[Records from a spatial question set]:

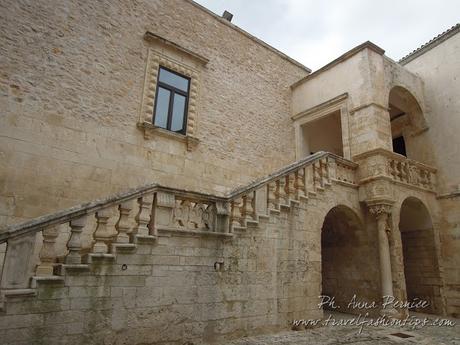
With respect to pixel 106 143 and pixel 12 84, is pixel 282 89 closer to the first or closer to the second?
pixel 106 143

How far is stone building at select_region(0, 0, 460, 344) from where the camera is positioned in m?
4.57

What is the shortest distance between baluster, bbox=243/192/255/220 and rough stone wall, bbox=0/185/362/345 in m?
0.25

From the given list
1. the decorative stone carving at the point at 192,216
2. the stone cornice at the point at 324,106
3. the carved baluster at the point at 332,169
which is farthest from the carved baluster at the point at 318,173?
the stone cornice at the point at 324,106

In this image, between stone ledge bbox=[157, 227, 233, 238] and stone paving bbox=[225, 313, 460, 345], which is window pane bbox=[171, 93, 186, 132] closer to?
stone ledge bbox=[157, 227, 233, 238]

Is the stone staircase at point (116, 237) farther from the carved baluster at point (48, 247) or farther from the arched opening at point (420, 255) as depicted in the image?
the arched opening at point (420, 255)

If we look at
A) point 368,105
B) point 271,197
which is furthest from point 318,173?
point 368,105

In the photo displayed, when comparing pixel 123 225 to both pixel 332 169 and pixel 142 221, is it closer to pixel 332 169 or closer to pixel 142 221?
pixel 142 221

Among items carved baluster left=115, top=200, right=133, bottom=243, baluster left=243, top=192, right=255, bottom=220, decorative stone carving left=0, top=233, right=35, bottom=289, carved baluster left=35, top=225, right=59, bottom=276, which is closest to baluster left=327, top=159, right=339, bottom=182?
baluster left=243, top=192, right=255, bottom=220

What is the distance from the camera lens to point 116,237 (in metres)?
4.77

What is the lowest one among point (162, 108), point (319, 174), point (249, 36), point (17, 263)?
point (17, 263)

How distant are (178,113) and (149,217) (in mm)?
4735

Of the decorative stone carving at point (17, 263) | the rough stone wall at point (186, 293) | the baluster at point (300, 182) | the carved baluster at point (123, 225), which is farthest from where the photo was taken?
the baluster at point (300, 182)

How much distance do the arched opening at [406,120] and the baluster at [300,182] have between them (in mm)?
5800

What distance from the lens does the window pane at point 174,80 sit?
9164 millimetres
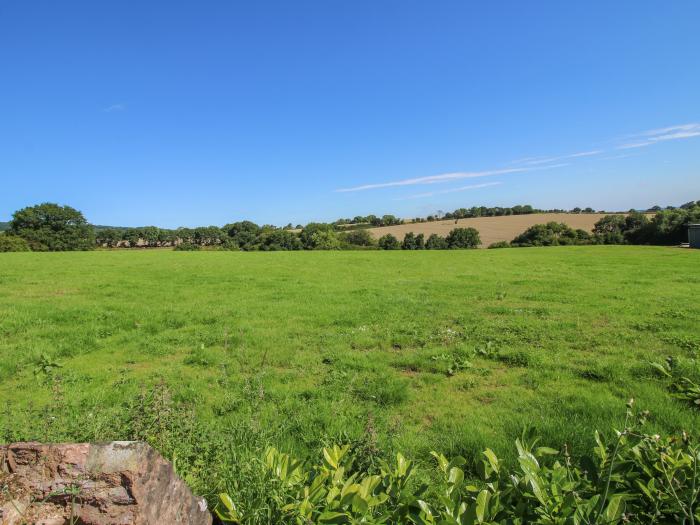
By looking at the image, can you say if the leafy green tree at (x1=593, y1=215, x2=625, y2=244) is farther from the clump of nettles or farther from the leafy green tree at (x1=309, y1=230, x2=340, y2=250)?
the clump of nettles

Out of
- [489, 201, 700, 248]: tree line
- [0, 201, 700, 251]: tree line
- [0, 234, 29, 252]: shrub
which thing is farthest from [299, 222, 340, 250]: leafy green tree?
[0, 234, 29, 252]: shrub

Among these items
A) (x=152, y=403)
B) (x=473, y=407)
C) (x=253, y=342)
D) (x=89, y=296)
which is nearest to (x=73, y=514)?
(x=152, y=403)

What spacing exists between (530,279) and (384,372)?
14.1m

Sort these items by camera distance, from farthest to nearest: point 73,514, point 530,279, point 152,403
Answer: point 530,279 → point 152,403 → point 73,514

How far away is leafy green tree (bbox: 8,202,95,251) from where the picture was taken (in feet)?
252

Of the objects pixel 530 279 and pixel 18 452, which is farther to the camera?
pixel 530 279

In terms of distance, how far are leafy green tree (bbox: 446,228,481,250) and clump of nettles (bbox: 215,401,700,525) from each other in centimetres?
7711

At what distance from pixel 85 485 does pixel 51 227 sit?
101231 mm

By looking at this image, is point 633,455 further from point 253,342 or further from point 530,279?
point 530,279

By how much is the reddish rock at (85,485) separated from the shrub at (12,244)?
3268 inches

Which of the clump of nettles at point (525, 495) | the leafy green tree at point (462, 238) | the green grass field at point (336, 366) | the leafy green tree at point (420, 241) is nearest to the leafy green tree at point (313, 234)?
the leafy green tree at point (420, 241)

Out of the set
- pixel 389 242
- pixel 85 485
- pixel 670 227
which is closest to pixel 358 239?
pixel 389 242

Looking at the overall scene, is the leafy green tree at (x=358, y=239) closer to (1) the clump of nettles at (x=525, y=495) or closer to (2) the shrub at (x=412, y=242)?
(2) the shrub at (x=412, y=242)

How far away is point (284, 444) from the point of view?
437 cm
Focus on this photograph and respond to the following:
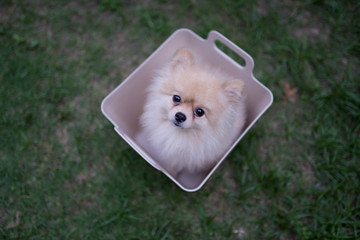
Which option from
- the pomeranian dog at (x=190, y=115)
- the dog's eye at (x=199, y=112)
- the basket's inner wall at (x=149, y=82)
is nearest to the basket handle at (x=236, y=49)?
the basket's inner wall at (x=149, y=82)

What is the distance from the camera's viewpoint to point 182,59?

---

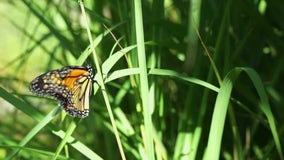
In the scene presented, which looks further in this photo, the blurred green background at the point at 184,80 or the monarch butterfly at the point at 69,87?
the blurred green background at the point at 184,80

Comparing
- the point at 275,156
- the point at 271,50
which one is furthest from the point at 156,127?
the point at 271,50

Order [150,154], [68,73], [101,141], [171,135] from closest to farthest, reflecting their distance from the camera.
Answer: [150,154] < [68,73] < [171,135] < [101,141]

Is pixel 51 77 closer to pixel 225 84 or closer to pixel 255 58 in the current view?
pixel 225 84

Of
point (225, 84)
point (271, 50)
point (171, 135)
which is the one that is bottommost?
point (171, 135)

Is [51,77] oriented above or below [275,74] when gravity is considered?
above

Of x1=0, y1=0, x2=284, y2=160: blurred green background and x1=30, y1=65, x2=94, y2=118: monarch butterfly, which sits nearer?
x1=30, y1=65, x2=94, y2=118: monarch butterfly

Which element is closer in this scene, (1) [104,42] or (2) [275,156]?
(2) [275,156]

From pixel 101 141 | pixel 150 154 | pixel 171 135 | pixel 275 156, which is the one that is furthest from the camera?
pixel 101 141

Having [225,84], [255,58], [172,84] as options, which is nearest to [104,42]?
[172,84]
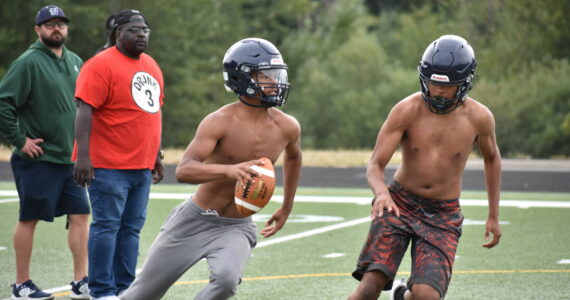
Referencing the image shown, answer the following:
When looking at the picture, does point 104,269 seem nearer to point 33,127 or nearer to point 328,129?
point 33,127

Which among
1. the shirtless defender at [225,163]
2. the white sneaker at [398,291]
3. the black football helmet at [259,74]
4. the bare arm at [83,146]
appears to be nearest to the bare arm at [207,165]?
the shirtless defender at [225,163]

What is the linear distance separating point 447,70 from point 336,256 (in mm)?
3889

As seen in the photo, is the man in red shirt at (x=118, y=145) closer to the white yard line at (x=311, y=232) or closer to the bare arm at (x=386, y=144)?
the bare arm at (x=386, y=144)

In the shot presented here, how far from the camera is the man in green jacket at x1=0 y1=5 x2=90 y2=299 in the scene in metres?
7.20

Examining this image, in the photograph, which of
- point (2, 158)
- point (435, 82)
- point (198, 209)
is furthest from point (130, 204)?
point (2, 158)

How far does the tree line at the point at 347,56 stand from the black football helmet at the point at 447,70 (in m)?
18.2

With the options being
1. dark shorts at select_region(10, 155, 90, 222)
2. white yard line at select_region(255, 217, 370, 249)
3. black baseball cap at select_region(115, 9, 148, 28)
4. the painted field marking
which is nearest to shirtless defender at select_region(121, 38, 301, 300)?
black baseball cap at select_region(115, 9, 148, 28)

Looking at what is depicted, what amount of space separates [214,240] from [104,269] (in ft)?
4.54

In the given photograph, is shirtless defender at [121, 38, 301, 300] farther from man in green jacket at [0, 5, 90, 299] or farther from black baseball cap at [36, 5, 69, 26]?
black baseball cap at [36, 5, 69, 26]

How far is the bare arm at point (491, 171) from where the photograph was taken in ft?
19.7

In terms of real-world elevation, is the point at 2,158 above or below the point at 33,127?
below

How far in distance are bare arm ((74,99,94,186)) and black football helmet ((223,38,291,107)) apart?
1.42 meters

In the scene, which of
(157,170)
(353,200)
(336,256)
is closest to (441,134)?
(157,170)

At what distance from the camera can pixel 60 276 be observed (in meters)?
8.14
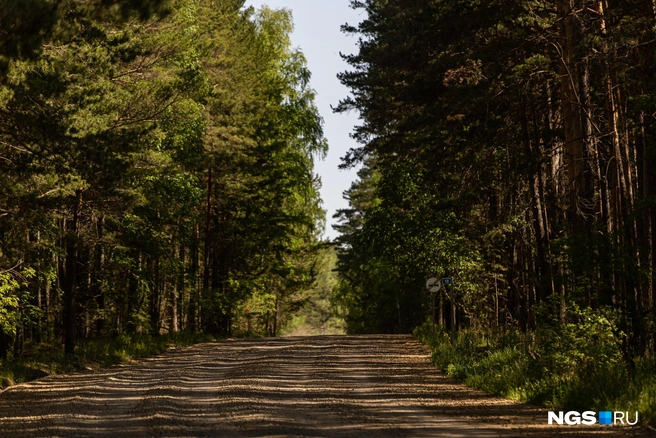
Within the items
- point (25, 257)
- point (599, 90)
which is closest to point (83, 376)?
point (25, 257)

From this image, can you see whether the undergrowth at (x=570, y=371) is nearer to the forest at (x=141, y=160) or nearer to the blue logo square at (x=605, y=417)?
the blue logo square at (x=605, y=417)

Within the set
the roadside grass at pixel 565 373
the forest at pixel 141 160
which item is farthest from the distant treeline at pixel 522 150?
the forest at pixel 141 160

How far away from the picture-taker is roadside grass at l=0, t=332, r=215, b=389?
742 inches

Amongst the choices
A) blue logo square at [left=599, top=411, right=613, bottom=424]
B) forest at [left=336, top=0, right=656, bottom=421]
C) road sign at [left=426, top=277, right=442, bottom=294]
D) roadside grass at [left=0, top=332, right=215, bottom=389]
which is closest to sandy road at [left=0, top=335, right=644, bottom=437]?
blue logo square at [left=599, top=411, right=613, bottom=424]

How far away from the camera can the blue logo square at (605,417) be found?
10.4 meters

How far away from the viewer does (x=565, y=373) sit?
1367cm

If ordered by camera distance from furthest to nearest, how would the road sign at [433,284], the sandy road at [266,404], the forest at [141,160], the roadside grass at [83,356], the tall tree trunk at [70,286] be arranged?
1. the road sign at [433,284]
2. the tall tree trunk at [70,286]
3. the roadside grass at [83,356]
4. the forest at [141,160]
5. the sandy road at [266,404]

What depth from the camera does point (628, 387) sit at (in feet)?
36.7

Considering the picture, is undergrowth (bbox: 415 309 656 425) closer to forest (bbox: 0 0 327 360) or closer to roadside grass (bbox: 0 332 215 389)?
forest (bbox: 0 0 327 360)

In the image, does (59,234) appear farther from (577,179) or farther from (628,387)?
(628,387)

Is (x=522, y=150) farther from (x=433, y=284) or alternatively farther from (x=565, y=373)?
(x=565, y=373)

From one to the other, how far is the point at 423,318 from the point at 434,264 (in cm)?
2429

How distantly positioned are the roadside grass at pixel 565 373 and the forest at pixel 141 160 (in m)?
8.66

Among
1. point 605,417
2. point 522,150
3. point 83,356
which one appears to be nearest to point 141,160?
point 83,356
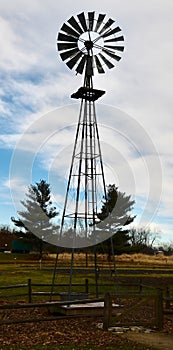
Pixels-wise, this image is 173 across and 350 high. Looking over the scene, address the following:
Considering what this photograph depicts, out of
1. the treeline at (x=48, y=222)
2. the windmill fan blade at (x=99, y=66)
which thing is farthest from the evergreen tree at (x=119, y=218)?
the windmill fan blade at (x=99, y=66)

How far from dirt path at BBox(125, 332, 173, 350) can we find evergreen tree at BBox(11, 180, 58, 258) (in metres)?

...

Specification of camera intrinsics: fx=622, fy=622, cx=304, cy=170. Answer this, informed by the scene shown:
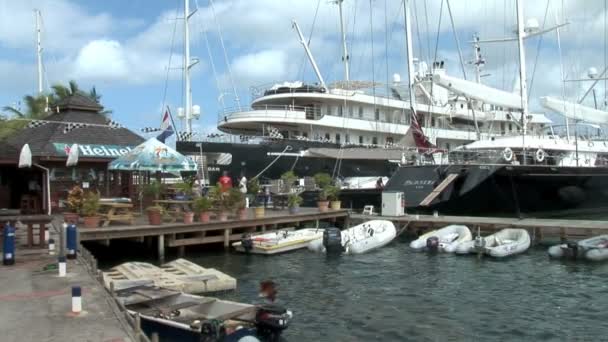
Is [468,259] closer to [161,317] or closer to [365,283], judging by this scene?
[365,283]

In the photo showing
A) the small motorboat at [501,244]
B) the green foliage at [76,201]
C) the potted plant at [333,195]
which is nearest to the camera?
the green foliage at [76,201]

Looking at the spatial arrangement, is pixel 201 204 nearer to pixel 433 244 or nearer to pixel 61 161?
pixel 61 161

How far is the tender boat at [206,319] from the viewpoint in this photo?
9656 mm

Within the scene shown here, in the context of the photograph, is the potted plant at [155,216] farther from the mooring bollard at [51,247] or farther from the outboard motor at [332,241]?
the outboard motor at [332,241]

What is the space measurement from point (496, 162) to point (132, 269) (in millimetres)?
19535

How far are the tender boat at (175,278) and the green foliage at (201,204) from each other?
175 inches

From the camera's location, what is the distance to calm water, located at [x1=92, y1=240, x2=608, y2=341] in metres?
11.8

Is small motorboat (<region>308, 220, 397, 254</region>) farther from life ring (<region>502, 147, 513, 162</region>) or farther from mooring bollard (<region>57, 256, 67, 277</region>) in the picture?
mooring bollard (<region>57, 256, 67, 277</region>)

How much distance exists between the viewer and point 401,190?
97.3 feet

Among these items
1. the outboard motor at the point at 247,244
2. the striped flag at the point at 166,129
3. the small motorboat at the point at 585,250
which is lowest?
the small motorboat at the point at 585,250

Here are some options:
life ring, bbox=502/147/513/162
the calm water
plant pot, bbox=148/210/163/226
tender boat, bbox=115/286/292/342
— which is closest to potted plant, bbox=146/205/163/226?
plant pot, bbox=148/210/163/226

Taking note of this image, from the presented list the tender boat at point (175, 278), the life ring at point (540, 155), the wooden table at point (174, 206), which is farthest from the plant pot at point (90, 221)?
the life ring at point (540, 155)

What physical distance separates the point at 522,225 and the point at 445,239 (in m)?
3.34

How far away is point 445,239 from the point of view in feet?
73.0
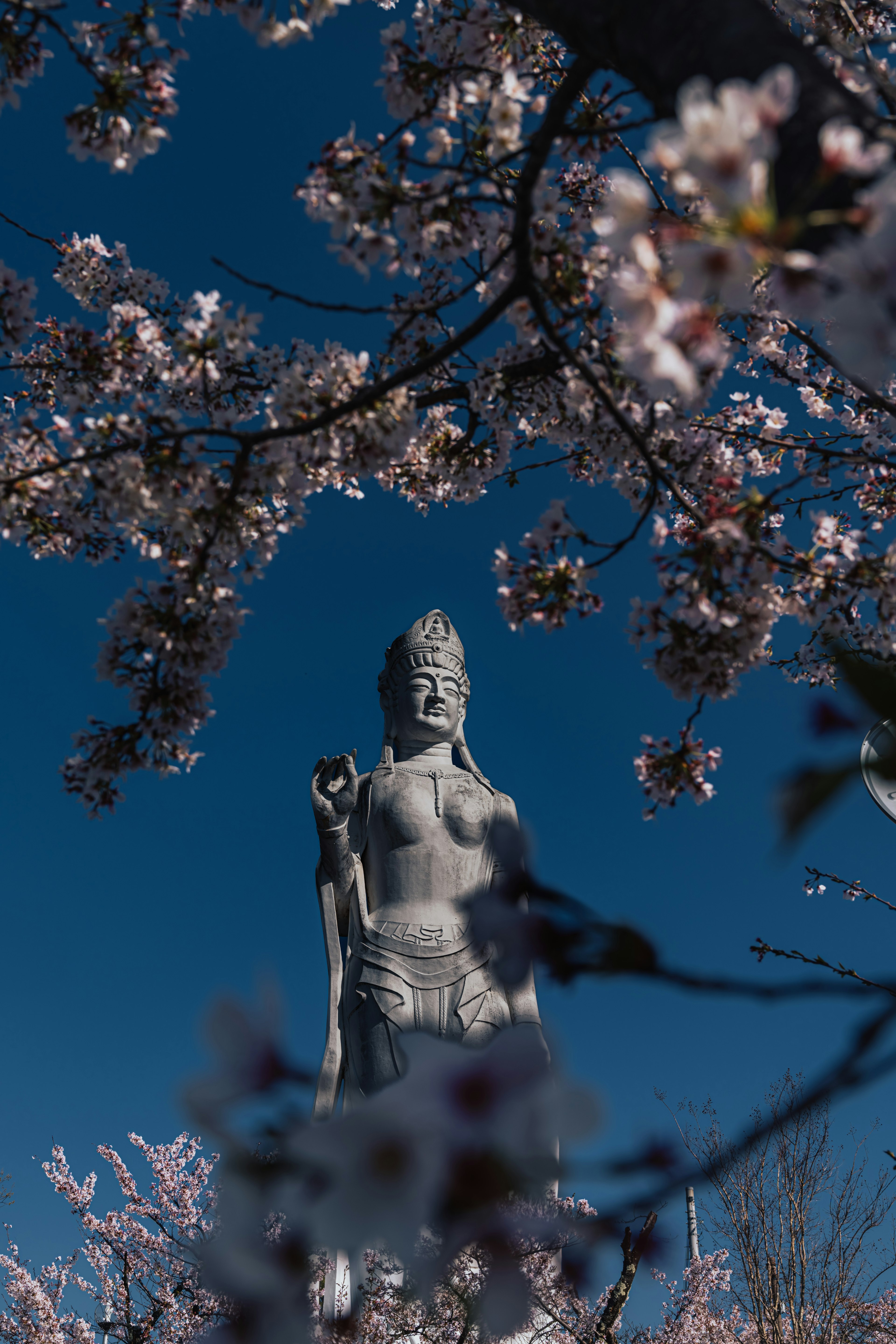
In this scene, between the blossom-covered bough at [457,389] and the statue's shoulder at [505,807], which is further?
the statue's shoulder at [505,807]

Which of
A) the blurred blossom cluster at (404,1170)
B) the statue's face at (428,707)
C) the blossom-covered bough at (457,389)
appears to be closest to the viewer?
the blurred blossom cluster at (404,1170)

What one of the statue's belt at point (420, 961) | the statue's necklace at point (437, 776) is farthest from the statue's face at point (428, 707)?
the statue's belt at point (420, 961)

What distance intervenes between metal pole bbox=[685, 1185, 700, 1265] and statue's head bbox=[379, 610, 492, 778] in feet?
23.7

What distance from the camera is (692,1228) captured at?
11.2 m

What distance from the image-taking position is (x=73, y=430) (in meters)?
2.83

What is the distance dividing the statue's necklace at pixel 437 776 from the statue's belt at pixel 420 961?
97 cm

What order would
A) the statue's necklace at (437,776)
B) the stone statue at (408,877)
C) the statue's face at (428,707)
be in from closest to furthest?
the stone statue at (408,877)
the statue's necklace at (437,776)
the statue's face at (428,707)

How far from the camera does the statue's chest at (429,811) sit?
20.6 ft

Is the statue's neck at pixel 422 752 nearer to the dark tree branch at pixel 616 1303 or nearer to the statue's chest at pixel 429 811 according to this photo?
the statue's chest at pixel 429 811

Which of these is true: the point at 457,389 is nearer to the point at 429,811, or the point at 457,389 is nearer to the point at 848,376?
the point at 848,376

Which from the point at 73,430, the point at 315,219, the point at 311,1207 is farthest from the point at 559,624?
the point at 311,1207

[Goal]: Give the lines of the records starting at the one that contains "Pixels-wise, this image" and ending at the one that contains "How far from dirt" as a Markdown table with the columns Row and Line. Leave out blank lines.

[Right answer]:
| Row | Line |
|---|---|
| 1 | Pixels-wise, this image is 173 across and 350 high. Looking over the scene, address the following: |
| 2 | Considering what this photograph depicts, out of |
| 3 | 1. the treeline at (x=48, y=222) |
| 4 | 2. the windmill fan blade at (x=99, y=66) |
| 5 | which thing is farthest from the evergreen tree at (x=119, y=218)? |
| 6 | the windmill fan blade at (x=99, y=66) |
| 7 | How far from dirt path at BBox(125, 332, 173, 350) can we find evergreen tree at BBox(11, 180, 58, 258) (in metres)? |